Online-PR/Techniktrends
Nachdem die Newsrooms für Journalisten zumindest bei den meisten großen Unternehmen gelungen sind, ebenso die Portale für Stakeholder wie Investoren, wird 2005 das Jahr der Social Software für die Online-PR werden. Besonders die interne Kommunikation und die Kommunikation mit Kunden können davon profitieren. Das heißt nicht, dass Social Software in Deutschland Mainstream wird, aber es wird nennenswerte Anwendungen geben.

Auf der technischen Seite bestimmen die folgenden Schlagworte die Diskussion:

- RSS: Auf den Zug, aktuelle Informationen via RSS zu verbreiten, dürften nun zahlreiche PR-Abteilungen aufspringen. Dabei geht es einerseits darum, die Newsrooms für Journalisten entsprechend zu erweitern, andererseits aber auch darum, intelligente Formate zu finden, mit deren Hilfe die Kommunikation zu anderen Stakeholdern verbessert wird.

- Corporate Blogging: Bislang traut sich keine größere deutsche Firma, ihre Mitarbeiter ähnlich wie Sun oder Microsoft auf den eigenen Seiten bloggen zu lassen. Zwar dürfte es in 2005 erste Ansätze in diese Richtung auch hier zu Lande geben, doch wird dies eine Ausnahme bleiben. Statt dessen dürften die ersten Weblogs von Top-Managern entstehen. Für erste hauptberufliche Corporate Blogger in einer deutschen PR-Abteilung scheint es dagegen noch sehr früh.

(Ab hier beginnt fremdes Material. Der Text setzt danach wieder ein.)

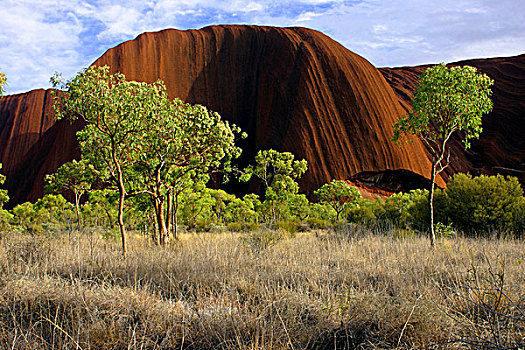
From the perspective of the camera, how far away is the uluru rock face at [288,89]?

- Wikis: Der Nutzen von Wikis, beispielsweise in der internen Kommunikation, wird langsam erkannt. Doch auch Beispiele wie das Apfelwiki, das eine eigene Community von Apple-Usern geschaffen hat, dürften Nachahmer finden.

- Podcasting: Podcasting wird derzeit vor allem mit dem Verbreiten von Musik und journalistischen Inhalten in Zusammenhang gebracht. 2005 wird zunächst zu diskutieren sein, welche Möglichkeiten Podcasting für die PR bietet; auch hier sind erste Anwendungen zu erwarten.

Insgesamt wird 2005 für die PR sicher ein wichtiges Jahr, das im Zeichen weiterer Etablierung und Professionalisierung stehen kann. Innerhalb der PR ist eine besonders Aufwertung von Online-Strategien zu erwarten.

Es bleibt spannend - und spannend ist für den PR-Blogger auch, wie seine Leser die hier gewagten Prognosen beurteilen. Nächstes Jahr kommt dann in jedem Fall der Rückblick, der zeigen muss, wie sich die Sache in Wirklichkeit entwickelt hat.